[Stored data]
=== Section Start ===

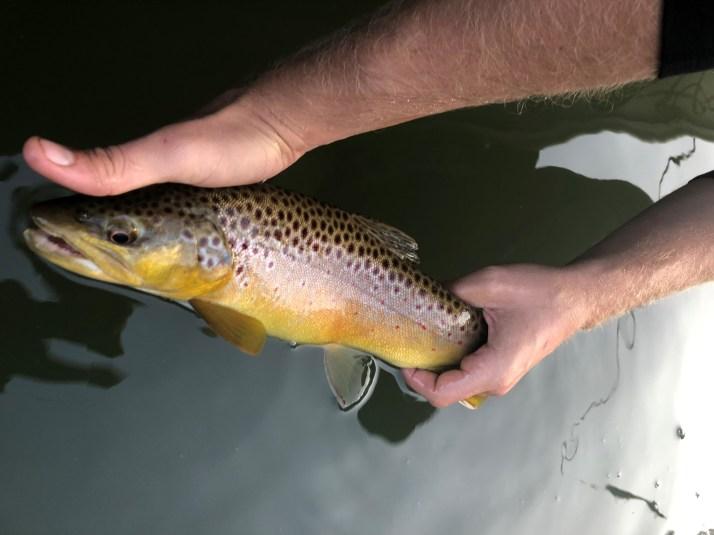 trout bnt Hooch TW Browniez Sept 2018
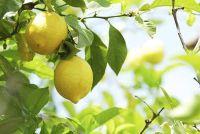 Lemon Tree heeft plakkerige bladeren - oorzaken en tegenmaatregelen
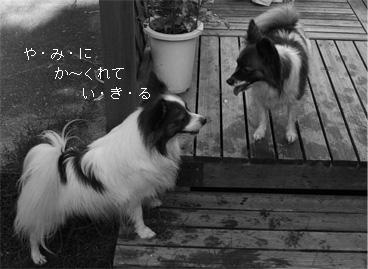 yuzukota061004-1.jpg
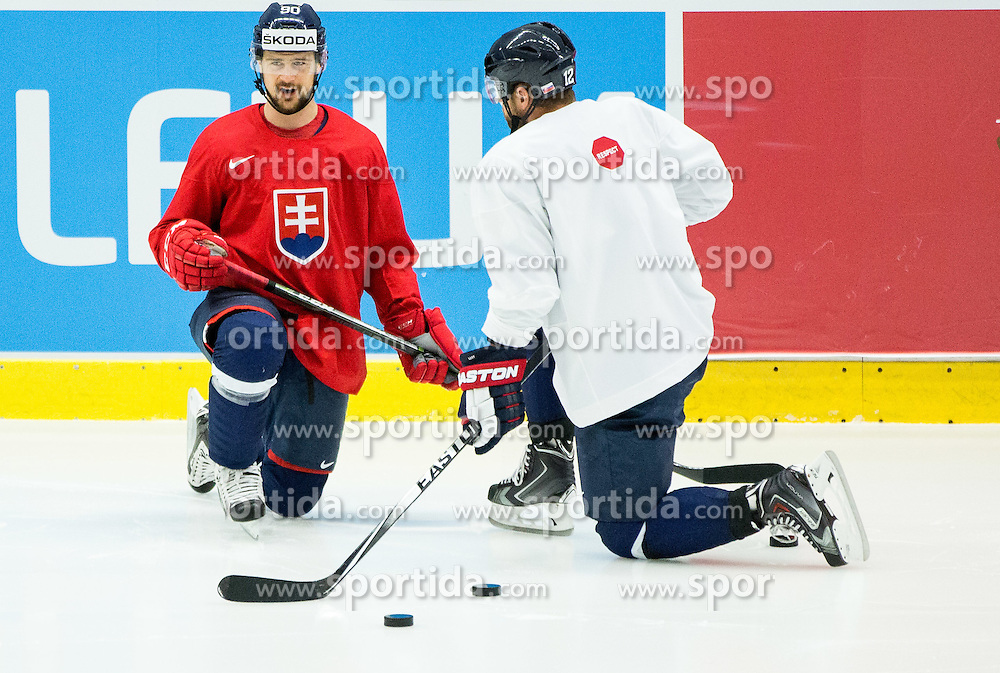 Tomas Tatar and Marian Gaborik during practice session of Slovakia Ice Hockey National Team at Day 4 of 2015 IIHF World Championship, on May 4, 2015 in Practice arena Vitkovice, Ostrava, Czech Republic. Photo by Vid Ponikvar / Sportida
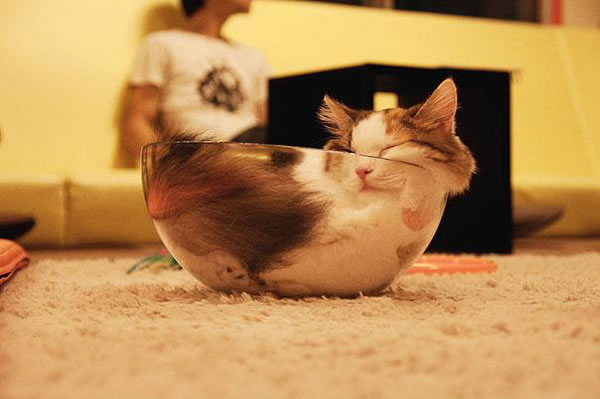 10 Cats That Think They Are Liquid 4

=== Section End ===

REQUIRED ACTION - Return every entry of the data above verbatim, with no images included.

OUTPUT OF THE EXERCISE -
 trout bnt Hooch TW Browniez Sept 2018
 Lemon Tree heeft plakkerige bladeren - oorzaken en tegenmaatregelen
 yuzukota061004-1.jpg
 Tomas Tatar and Marian Gaborik during practice session of Slovakia Ice Hockey National Team at Day 4 of 2015 IIHF World Championship, on May 4, 2015 in Practice arena Vitkovice, Ostrava, Czech Republic. Photo by Vid Ponikvar / Sportida
 10 Cats That Think They Are Liquid 4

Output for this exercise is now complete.